Title: Determination of Selected B-complex Vitamins in the NIST Multivitamin Reference Standard Material by Stable Isotope Dilution Mass Spectrometry (Experimental Biology, April, 2007, Washington, D.C.) Authors
Submitted to: Experimental Biology
Publication Type: Abstract Only
Publication Acceptance Date: November 3, 2006
Publication Date: April 1, 2007
Citation: Chen, P., Ozcan, M., Wolf, W.R. 2007. Determination of Selected B-complex Vitamins in the NIST Multivitamin Reference Standard Material by Stable Isotope Dilution Mass Spectrometry. Experimental Biology, April 25, 2007, Washington, D.C. Technical Abstract: There is increased interest in accurately assessing the total dietary intake of vitamins from all sources, including foods and dietary supplements. Isotope dilution can be a definitive analytical method for very accurate concentration determinations. Thus, a liquid chromatographic (LC) isotope dilution mass spectrometric (IDMS) method for determination of multiple water soluble vitamins in dietary supplement tablets has been investigated.

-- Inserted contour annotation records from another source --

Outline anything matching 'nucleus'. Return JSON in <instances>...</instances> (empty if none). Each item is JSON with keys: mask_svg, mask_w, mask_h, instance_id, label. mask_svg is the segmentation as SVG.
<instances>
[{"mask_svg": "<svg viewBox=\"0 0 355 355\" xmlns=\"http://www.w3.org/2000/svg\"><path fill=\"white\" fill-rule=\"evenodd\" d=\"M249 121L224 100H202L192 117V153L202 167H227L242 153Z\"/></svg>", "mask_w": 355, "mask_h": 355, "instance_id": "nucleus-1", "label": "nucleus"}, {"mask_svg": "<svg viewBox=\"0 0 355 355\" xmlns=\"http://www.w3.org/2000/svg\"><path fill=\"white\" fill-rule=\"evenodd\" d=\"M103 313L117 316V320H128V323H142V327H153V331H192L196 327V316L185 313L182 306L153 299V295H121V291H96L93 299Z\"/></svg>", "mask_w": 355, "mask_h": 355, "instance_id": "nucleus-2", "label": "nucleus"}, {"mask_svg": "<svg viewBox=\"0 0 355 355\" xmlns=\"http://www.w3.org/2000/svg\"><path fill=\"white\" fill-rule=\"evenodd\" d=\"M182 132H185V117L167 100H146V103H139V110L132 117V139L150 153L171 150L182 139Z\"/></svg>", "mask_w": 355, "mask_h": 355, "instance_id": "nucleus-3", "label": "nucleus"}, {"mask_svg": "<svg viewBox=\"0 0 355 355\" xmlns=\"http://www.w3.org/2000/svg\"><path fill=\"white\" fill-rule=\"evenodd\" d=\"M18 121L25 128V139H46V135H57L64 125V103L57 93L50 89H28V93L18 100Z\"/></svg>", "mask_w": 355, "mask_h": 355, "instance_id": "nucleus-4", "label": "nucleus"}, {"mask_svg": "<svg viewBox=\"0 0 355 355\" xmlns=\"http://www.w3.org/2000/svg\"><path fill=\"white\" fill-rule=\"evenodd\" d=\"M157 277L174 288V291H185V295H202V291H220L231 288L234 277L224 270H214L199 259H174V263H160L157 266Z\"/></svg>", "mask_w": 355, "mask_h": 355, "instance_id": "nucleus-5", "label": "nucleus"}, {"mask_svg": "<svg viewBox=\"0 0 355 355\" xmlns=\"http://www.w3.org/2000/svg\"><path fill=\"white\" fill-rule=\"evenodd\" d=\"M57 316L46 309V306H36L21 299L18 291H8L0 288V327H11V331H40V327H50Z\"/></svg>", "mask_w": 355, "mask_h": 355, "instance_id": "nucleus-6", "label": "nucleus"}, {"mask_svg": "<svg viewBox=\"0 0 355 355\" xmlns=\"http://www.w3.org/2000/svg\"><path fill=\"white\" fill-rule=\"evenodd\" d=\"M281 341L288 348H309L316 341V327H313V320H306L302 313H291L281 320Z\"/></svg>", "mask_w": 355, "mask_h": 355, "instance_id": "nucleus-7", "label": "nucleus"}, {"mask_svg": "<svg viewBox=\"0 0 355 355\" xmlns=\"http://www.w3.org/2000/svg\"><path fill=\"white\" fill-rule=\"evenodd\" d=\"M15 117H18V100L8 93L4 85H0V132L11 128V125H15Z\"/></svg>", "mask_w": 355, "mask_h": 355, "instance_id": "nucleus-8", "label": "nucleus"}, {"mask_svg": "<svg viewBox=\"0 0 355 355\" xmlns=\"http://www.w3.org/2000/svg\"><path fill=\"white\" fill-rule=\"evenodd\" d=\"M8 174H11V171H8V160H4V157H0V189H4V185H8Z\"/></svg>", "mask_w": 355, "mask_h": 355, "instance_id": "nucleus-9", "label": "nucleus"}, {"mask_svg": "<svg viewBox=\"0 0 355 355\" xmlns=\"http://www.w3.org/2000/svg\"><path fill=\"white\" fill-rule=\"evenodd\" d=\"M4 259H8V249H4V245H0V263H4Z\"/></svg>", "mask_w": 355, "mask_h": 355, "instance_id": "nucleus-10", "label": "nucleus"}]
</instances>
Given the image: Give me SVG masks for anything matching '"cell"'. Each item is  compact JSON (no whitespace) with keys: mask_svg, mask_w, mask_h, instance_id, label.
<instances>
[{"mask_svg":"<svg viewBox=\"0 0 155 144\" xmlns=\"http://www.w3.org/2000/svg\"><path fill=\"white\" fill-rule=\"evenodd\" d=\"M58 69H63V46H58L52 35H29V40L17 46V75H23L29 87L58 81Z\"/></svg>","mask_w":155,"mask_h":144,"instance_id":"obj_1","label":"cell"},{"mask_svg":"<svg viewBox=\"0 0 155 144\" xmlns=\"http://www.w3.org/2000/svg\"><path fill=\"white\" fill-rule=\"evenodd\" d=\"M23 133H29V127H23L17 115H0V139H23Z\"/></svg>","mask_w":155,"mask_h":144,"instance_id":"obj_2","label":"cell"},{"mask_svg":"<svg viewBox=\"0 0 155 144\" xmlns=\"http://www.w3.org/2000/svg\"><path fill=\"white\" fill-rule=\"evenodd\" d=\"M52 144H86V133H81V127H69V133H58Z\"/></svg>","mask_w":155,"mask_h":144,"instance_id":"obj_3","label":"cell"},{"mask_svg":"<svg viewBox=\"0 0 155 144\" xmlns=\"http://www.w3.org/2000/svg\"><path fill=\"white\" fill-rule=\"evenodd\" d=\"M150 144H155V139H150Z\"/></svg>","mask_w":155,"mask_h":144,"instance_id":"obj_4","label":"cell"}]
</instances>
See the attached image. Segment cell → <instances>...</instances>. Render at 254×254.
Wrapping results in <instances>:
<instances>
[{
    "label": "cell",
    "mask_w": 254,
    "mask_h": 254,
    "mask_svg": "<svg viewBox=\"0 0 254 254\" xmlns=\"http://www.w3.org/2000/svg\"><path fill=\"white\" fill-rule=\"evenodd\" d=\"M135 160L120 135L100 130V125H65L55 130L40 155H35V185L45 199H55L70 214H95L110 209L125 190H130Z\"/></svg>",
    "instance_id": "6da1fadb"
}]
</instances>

As part of a collaborative characterization of the NIST SRM 3280: Multivitamin/Multimineral Tablets, isotopically labeled (13C and/or 2H) B-vitamins (B1-thiamine, B6-pyridoxine, nicotinamide, pantothenic acid, folic acid and biotin) were obtained from commercial sources, with support of the Office of Dietary Supplements (NIH). Our LC-IDMS method (developed in part to help assign values to SRM 3280) uses a C18 reverse phase column, an Agilent 1100 HPLC system, and a Quattro Micro triple-quad mass spectrometer (MS). B-vitamin determination was achieved using a gradient LC profile combined with MS/MS detection in MRM (multiple reaction monitoring) mode. Stock solutions of the isotopically labeled vitamins were calibrated against USP standard solutions. The SRM tablets, with added amounts of the six isotopically labeled B-vitamins, were extracted and analyzed in a single LC run. Unknown vitamin concentrations were calculated by comparing the ratio of the integrated LC peak at the different masses of the unlabeled and labeled vitamins.